BAB III. PEMBEBASAN TANAH UNTUK
KEPENTINGAN SWASTA
Pasal 11.
(1) Pemerintah Daerah setempat
berkewajiban untuk mengawasi pelaksanaan pembebasan tanah dan pemberian ganti
rugi.
(2) Pembebasan tanah untuk keperluan
swasta pada azasnya harus dilakukan secara langsung antara pihak-pihak yang
berkepentingan dengan pemberian ganti rugi dengan berpedoman kepada azas
musyawarah.
BAB IV. BIAYA-BIAYA UNTUK PANITIA
PEMBEBASAN TANAH
Pasal 12.
(1) Para anggota dan Sekretaris Panitia
Pembebasan Tanah tersebut dalam pasal 2 mendapat uang honorarium sebesar 1/4 %
(seperempat persen) dari jumlah taksiran ganti rugi untuk masing-masing
anggota, dengan ketentuan untuk seluruh anggota maksimum sebesar 1½ % (satu
setengah persen) atau dalam bentuk uang sebesar Rp. 1.000-000,- (satu juta
rupiah).

• [Tantangan]:
Jawablah pertanyaan berikut berdasarkan teks tentang pembebasan tanah di atas.
1. Siapa yang berkewajiban mengawasi pelaksanaan pembebasan tanah dan pemberian ganti rugi?
2. Pada azasnya, bagaimana pembebasan tanah untuk keperluan swasta harus dilakukan, dan azas apa yang menjadi pedomannya?
3. Berapa besar uang honorarium untuk masing-masing anggota Panitia Pembebasan Tanah?

• [Materi yang Disediakan]:
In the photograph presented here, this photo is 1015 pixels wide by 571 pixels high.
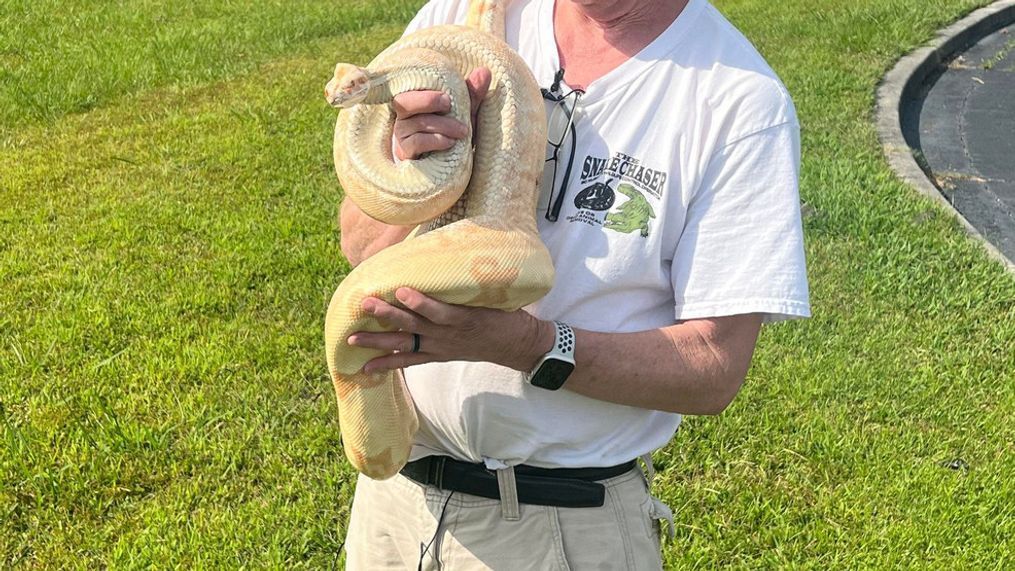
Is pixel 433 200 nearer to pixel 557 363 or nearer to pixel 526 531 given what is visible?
pixel 557 363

• [Jawaban Tugas]:
1. Pemerintah Daerah setempat.
2. Secara langsung antara pihak-pihak yang berkepentingan, dengan berpedoman pada azas musyawarah.
3. 1/4 % (seperempat persen) dari jumlah taksiran ganti rugi.